= Henry Cornewall (MP for Weobley) =

English soldier, courtier and Member of Parliament

Colonel Henry Cornewall (c. 1654 – 22 February 1717) was an English soldier, courtier and Member of Parliament.

==Early life==
He was born the eldest son of Edward Cornewall of Moccas Court and Frances ( Pye) Vaughan, daughter of Sir Walter Pye and the widow of Henry Vaughan of Moccas Court and Bredwardine. From his mother's first marriage, he had an elder half-brother, Roger Vaughan, a courtier and MP for Hereford. He succeeded his father in 1709.

==Career==
In 1685 he raised a regiment of foot, which later became the 9th (East Norfolk) Regiment of Foot. He resigned this command following the Glorious Revolution, as he personally opposed William III of England taking the throne.
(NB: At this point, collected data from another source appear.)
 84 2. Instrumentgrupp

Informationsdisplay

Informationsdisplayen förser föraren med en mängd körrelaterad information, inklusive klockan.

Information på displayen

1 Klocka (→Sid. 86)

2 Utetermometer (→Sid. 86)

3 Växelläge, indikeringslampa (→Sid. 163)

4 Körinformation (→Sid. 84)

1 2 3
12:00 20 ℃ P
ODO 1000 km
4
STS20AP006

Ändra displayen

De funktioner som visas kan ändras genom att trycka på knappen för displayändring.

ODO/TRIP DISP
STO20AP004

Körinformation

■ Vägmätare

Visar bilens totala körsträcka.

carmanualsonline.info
He was replaced by Colonel John Cunningham who led the regiment to Ireland to try and relieve the Siege of Derry. In the House of Commons, he represented Weobley from 1685 to 1689, Hereford from 1689 to 1695, Herefordshire from 1698 to 1701 and Weobley again in 1701, from 1702 to 1708, and from 1710 to 1713.

==Personal life==
He married twice. Firstly to Margarita Laurentia Huyssen of Middelburg in Zeeland, the wealthy heiress of Laurentius Huyssen Lord of Welden, whom he married on 11 October 1683. The couple had two children.

- Henry Cornewall (1685–1756), General
- William Henry Cornewall (died 1688, aged four months)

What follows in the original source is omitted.